Hoy me han invitado a comer. Y el restaurante era antiguo. Muy antiguo.

Antigua la carta. Desordenada y caótica. Y larga, muy larga pero, a la vez, poco variada. Y todo eran platos pesados. Muuuy pesados. En medio del descontrol he conseguido encontrar dos ensaladas. Una ha resultado ser lechuga de bolsa con unos trozos de tomate (normalillos) y un poquito de atún. La otra eran unas alcachofas “confitadas” (de pote) con unas bolitas de mozzarella también de pote (increíble que en la época de las alcachofas, te las traigan como si no fuera la época). ¿Precio de cada ensalada? Quince euros. Qué morro!! Por este precio, como mínimo, allí tendría que haber habido una idea, una intención, un toque, alguna cosa... Eso sí, el tamaño era gigante. Una ensalada de aquellas podría haber sido, perfectamente, plato único.

Los segundos estaban todos pensados para alimentar a un grupo de mineros hambrientos. El entrecot de kilo, el filete con salsa, todo el pescado al horno con patatas (muchas patatas) o en suquet. Ningún plato “amable” y “relajado”. Nada a la plancha. Todo contundente.

Y los postres... ¡Dios mio! Para bajar todo aquello, lo más ligero era la piña natural. Y van y me traen un cuarto de piña. Y de una pieza gigante!!! Creo que tendré fibra hasta el día que me expongan en el tanatorio. Incluso el cortado ha venido en un vaso que en muchos sitios lo considerarían de café con leche.

Y ahora viene la primera reflexión. El restaurante tenía ocupadas sólo 3 mesas. Lógico. 1/ por oferta (la cocina moderna es ligera), 2/ por precio (la gente no se gasta 90 euros –sin vino, que bebimos agua- para comer dos personas una ensalada sin alma y un pescado al horno) y 3/ por cantidad (la gente por la tarde trabaja y no puede ir arrastrando una digestión de día de Sant Esteve).

Sin embargo, mientras intentaba digerir todo aquello, me ha venido a la cabeza una segunda reflexión.
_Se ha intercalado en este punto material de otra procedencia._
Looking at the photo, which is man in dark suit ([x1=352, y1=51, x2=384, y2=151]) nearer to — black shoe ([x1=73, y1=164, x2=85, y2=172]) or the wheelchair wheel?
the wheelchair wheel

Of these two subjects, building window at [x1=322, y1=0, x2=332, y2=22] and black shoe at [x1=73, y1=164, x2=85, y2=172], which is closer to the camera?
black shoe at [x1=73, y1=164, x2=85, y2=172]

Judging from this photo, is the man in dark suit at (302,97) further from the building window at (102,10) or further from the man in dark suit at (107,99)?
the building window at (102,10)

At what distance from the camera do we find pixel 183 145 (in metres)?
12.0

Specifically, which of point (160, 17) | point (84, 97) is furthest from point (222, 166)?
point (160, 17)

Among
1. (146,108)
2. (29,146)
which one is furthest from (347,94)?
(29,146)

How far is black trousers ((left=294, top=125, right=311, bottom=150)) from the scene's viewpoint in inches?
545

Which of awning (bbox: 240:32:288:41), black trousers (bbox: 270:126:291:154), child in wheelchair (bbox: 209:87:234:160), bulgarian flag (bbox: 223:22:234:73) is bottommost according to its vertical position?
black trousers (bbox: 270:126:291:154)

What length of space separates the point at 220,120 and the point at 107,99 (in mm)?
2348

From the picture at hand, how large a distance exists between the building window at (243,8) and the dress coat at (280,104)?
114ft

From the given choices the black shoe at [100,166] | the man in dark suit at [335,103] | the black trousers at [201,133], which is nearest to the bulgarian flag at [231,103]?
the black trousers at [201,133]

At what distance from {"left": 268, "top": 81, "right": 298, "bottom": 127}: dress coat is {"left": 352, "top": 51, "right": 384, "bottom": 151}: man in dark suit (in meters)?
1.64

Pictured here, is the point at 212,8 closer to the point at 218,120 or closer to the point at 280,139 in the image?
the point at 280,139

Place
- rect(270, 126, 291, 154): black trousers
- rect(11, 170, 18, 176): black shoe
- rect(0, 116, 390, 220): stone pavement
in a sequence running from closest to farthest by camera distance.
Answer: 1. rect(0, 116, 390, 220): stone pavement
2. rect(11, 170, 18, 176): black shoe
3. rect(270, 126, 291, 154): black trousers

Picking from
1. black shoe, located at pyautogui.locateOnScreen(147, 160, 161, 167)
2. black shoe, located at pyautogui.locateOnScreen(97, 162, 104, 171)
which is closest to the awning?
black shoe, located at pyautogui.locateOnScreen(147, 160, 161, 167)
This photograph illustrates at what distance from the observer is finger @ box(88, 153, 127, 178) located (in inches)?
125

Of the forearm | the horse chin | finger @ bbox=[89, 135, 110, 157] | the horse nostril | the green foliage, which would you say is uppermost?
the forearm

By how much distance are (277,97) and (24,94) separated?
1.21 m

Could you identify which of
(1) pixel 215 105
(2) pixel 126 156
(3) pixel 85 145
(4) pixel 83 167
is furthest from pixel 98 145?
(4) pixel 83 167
Esta semana ha sido noticia que el departament de Salut ha presentado el estudio “Acompanyar els àpats dels infants”. Así resumido, la cosa sería que los comedores escolares ahora ofrecen unos menús equilibrados y sanos, pero a veces los platos tienen demasiada cantidad de comida para el hambre de los chiquillos. A partir de ahora, ya no será obligatorio acabarse todo el contenido. Vaya, que los niños comerán por el hambre que tengan.
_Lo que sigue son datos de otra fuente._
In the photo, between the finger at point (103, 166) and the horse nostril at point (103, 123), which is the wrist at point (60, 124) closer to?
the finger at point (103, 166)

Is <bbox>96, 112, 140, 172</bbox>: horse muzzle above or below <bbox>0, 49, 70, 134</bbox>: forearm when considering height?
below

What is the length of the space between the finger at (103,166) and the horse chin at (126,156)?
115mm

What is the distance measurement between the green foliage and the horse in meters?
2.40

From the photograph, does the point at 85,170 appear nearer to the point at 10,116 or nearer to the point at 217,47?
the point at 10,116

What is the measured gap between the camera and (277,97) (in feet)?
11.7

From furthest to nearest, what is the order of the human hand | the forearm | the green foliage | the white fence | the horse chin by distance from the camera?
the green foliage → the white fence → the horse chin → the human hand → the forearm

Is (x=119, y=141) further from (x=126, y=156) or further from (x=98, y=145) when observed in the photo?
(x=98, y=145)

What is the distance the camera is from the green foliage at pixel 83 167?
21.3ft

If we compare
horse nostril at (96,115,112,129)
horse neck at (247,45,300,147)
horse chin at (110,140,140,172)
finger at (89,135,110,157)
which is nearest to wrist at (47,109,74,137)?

La medida evitará sobrepeso, trastornos alimenticios y, sobre todo, aquellos traumas que muchos chiquillos arrastran toda la vida porque durante años han tenido que acabarse platos que no se acababan nunca. Ahora sólo falta otra medida todavía de más sentido común y que evitará que los niños se dejen la comida: que les llenen el plato con la cantidad que pidan. En la escuela y en casa. Basta ya y para siempre de frases como: “Te pongo una cucharada más, que está muy bueno” o “va, un trocito más, que tienes que crecer”.